** start of Material **

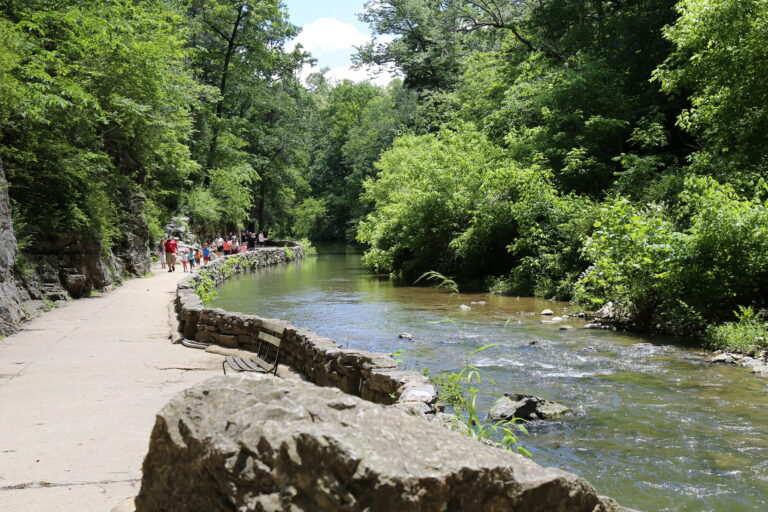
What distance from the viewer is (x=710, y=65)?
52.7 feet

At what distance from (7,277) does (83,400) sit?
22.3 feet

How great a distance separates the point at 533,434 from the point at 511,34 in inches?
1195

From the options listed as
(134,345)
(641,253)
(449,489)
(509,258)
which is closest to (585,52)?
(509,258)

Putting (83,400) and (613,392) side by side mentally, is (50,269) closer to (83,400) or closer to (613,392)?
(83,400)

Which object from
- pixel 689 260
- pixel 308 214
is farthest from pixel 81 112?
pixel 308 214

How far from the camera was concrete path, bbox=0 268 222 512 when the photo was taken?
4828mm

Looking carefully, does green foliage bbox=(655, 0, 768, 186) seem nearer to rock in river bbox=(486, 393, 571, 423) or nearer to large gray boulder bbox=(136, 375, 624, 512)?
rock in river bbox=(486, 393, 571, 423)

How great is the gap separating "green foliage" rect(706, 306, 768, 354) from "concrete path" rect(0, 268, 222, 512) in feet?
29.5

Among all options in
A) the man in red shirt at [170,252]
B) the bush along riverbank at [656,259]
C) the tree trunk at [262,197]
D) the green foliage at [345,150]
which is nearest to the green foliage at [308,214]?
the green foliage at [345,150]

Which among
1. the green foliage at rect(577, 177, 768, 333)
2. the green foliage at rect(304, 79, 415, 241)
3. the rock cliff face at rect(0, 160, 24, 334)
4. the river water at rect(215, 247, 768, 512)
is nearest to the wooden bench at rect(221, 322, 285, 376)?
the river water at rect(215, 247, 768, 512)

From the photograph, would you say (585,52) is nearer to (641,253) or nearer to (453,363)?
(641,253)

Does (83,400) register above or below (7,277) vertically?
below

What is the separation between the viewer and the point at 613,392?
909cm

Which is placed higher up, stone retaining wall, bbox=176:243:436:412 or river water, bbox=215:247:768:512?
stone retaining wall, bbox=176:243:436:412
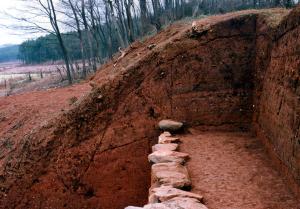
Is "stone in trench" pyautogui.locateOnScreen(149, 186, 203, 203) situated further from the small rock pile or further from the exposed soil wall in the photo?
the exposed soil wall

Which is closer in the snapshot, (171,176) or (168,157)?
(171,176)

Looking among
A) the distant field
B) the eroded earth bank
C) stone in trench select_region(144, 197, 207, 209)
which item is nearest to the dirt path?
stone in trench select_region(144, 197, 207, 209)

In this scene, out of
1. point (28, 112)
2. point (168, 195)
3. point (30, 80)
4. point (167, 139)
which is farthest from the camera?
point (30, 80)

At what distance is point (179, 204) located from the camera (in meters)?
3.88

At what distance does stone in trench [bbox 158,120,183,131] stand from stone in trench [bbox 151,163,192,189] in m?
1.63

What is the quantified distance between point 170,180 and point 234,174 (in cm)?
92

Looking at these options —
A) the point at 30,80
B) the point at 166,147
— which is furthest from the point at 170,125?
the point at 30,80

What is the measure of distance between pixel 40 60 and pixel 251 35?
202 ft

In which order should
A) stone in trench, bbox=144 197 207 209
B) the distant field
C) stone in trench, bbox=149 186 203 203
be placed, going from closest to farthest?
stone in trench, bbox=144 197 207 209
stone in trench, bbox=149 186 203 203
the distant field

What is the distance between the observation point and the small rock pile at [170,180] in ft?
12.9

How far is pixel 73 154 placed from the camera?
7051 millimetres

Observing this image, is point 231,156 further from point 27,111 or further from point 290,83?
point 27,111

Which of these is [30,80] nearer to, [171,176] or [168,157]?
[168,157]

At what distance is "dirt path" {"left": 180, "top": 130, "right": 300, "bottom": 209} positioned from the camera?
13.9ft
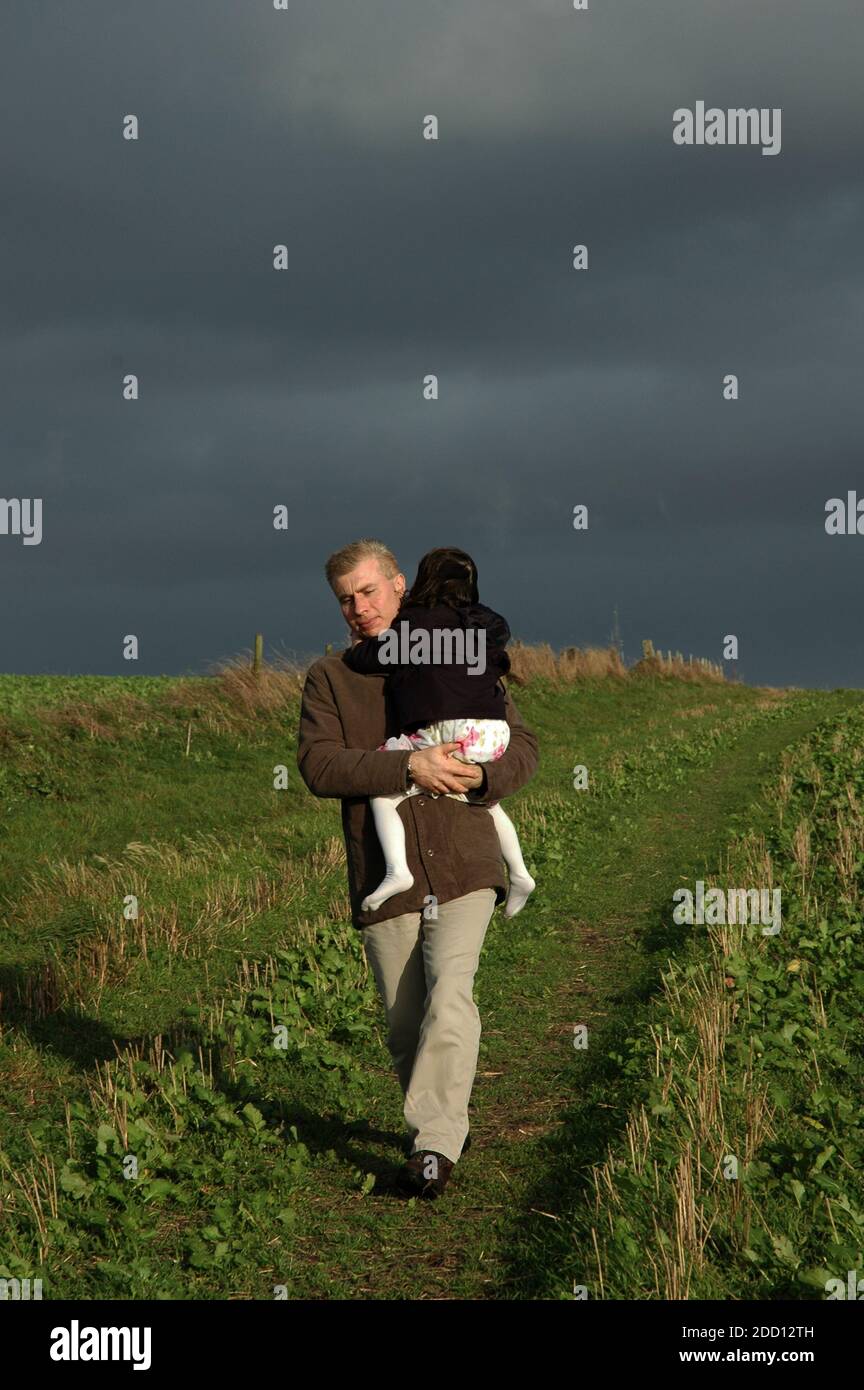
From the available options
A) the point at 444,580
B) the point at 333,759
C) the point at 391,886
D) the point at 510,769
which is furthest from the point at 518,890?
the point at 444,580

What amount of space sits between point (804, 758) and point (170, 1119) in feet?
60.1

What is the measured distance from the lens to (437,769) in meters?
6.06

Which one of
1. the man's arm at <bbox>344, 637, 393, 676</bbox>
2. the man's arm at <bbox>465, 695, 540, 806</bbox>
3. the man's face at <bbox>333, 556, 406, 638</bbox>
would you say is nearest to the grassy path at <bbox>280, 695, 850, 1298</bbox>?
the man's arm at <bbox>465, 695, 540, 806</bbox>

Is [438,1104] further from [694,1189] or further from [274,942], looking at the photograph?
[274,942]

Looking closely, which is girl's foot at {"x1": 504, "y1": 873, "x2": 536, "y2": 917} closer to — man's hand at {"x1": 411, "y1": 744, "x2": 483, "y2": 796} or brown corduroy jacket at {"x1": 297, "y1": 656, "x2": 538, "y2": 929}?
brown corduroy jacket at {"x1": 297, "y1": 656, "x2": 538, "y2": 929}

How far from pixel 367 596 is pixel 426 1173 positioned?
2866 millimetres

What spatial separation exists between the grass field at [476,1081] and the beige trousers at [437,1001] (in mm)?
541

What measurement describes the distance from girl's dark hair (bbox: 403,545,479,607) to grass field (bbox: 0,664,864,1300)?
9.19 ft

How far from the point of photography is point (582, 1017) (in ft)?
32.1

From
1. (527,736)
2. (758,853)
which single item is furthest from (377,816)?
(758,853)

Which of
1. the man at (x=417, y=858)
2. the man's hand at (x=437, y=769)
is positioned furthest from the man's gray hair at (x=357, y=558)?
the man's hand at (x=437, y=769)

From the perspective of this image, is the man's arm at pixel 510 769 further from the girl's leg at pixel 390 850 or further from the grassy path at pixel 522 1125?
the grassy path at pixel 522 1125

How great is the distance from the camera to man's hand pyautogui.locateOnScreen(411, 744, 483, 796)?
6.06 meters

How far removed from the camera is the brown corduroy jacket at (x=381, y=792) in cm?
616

** end of Material **

Instructions for the task: Put every line of the listing above into a numbered list, skipping blank lines. Leave the pictures out.

Output for this task:
1. What distance from the viewer is (x=710, y=65)?
2. 52.7 feet
3. At what distance from (7,277) does (83,400) sit?
4. 22.3 feet
5. How great a distance separates the point at 533,434 from the point at 511,34 in inches?
6. 1195
7. From the options listed as
8. (134,345)
9. (641,253)
10. (449,489)
11. (509,258)
12. which is closest to (585,52)?
13. (509,258)
14. Putting (83,400) and (613,392) side by side mentally, is (50,269) closer to (83,400) or closer to (613,392)?
15. (83,400)
16. Which object from
17. - pixel 689 260
18. - pixel 308 214
19. is farthest from pixel 81 112?
20. pixel 308 214
21. How far from the camera was concrete path, bbox=0 268 222 512 when the photo was taken?
22. 4828mm
23. Looking carefully, does green foliage bbox=(655, 0, 768, 186) seem nearer to rock in river bbox=(486, 393, 571, 423) or nearer to large gray boulder bbox=(136, 375, 624, 512)?
24. rock in river bbox=(486, 393, 571, 423)
25. How great is the gap separating "green foliage" rect(706, 306, 768, 354) from "concrete path" rect(0, 268, 222, 512) in feet?
26. 29.5
27. Among all options in
28. A) the man in red shirt at [170,252]
29. B) the bush along riverbank at [656,259]
30. C) the tree trunk at [262,197]
31. D) the green foliage at [345,150]
32. which is nearest to the green foliage at [308,214]?
33. the green foliage at [345,150]
34. Which among
35. 1. the green foliage at rect(577, 177, 768, 333)
36. 2. the green foliage at rect(304, 79, 415, 241)
37. 3. the rock cliff face at rect(0, 160, 24, 334)
38. 4. the river water at rect(215, 247, 768, 512)
39. is nearest to the wooden bench at rect(221, 322, 285, 376)?
40. the river water at rect(215, 247, 768, 512)
41. From the photograph, would you say (585,52) is nearer to (641,253) or nearer to (453,363)?
42. (641,253)
43. Does (83,400) register above or below (7,277) vertically?
44. below
45. What is the separation between the viewer and the point at 613,392?
46. 909cm
47. Which is placed higher up, stone retaining wall, bbox=176:243:436:412 or river water, bbox=215:247:768:512?
48. stone retaining wall, bbox=176:243:436:412
49. Is "stone in trench" pyautogui.locateOnScreen(149, 186, 203, 203) situated further from the small rock pile or further from the exposed soil wall in the photo?
50. the exposed soil wall
51. Which is closer in the snapshot, (171,176) or (168,157)?
52. (171,176)
53. Looking among
54. A) the distant field
55. B) the eroded earth bank
56. C) stone in trench select_region(144, 197, 207, 209)
57. which item is nearest to the dirt path?
58. stone in trench select_region(144, 197, 207, 209)
59. In this scene, out of
60. 1. point (28, 112)
61. 2. point (168, 195)
62. 3. point (30, 80)
63. 4. point (167, 139)
64. which is farthest from the camera?
65. point (30, 80)
66. At what distance is point (179, 204) located from the camera (in meters)?
67. 3.88
68. At what distance does stone in trench [bbox 158,120,183,131] stand from stone in trench [bbox 151,163,192,189] in m?
69. 1.63
70. What is the quantified distance between point 170,180 and point 234,174 (in cm)?
71. 92
72. Looking at these options —
73. A) the point at 30,80
74. B) the point at 166,147
75. — which is furthest from the point at 170,125?
76. the point at 30,80
77. What is the measure of distance between pixel 40 60 and pixel 251 35?
78. 202 ft
79. In which order should
80. A) stone in trench, bbox=144 197 207 209
81. B) the distant field
82. C) stone in trench, bbox=149 186 203 203
83. be placed, going from closest to farthest?
84. stone in trench, bbox=144 197 207 209
85. stone in trench, bbox=149 186 203 203
86. the distant field
87. What is the distance between the observation point and the small rock pile at [170,180] in ft?
88. 12.9
89. How far is pixel 73 154 placed from the camera?
90. 7051 millimetres
91. Observing this image, is point 231,156 further from point 27,111 or further from point 290,83?
92. point 27,111
93. Which of these is [30,80] nearer to, [171,176] or [168,157]?
94. [168,157]
95. At what distance is "dirt path" {"left": 180, "top": 130, "right": 300, "bottom": 209} positioned from the camera?
96. 13.9ft
97. From the available options
98. A) the point at 444,580
99. B) the point at 333,759
100. C) the point at 391,886
101. D) the point at 510,769
102. which is furthest from the point at 518,890?
103. the point at 444,580
104. What amount of space sits between point (804, 758) and point (170, 1119) in feet?
105. 60.1
106. What is the measured distance from the lens to (437,769) in meters?
107. 6.06
108. Which one of
109. 1. the man's arm at <bbox>344, 637, 393, 676</bbox>
110. 2. the man's arm at <bbox>465, 695, 540, 806</bbox>
111. 3. the man's face at <bbox>333, 556, 406, 638</bbox>
112. would you say is nearest to the grassy path at <bbox>280, 695, 850, 1298</bbox>?
113. the man's arm at <bbox>465, 695, 540, 806</bbox>
114. Is [438,1104] further from [694,1189] or further from [274,942], looking at the photograph?
115. [274,942]
116. Looking closely, which is girl's foot at {"x1": 504, "y1": 873, "x2": 536, "y2": 917} closer to — man's hand at {"x1": 411, "y1": 744, "x2": 483, "y2": 796} or brown corduroy jacket at {"x1": 297, "y1": 656, "x2": 538, "y2": 929}?
117. brown corduroy jacket at {"x1": 297, "y1": 656, "x2": 538, "y2": 929}
118. How far from pixel 367 596 is pixel 426 1173 positioned?
119. 2866 millimetres
120. What spatial separation exists between the grass field at [476,1081] and the beige trousers at [437,1001] (in mm)?
121. 541
122. What measurement describes the distance from girl's dark hair (bbox: 403,545,479,607) to grass field (bbox: 0,664,864,1300)?
123. 9.19 ft
124. How far from the point of photography is point (582, 1017) (in ft)?
125. 32.1
126. From
127. 1. (527,736)
128. 2. (758,853)
129. which single item is furthest from (377,816)?
130. (758,853)
131. Which of
132. 1. the man at (x=417, y=858)
133. 2. the man's hand at (x=437, y=769)
134. is positioned furthest from the man's gray hair at (x=357, y=558)?
135. the man's hand at (x=437, y=769)
136. From the perspective of this image, is the man's arm at pixel 510 769 further from the girl's leg at pixel 390 850 or further from the grassy path at pixel 522 1125?
137. the grassy path at pixel 522 1125
138. How great is the distance from the camera to man's hand pyautogui.locateOnScreen(411, 744, 483, 796)?
139. 6.06 meters
140. How far removed from the camera is the brown corduroy jacket at (x=381, y=792) in cm?
141. 616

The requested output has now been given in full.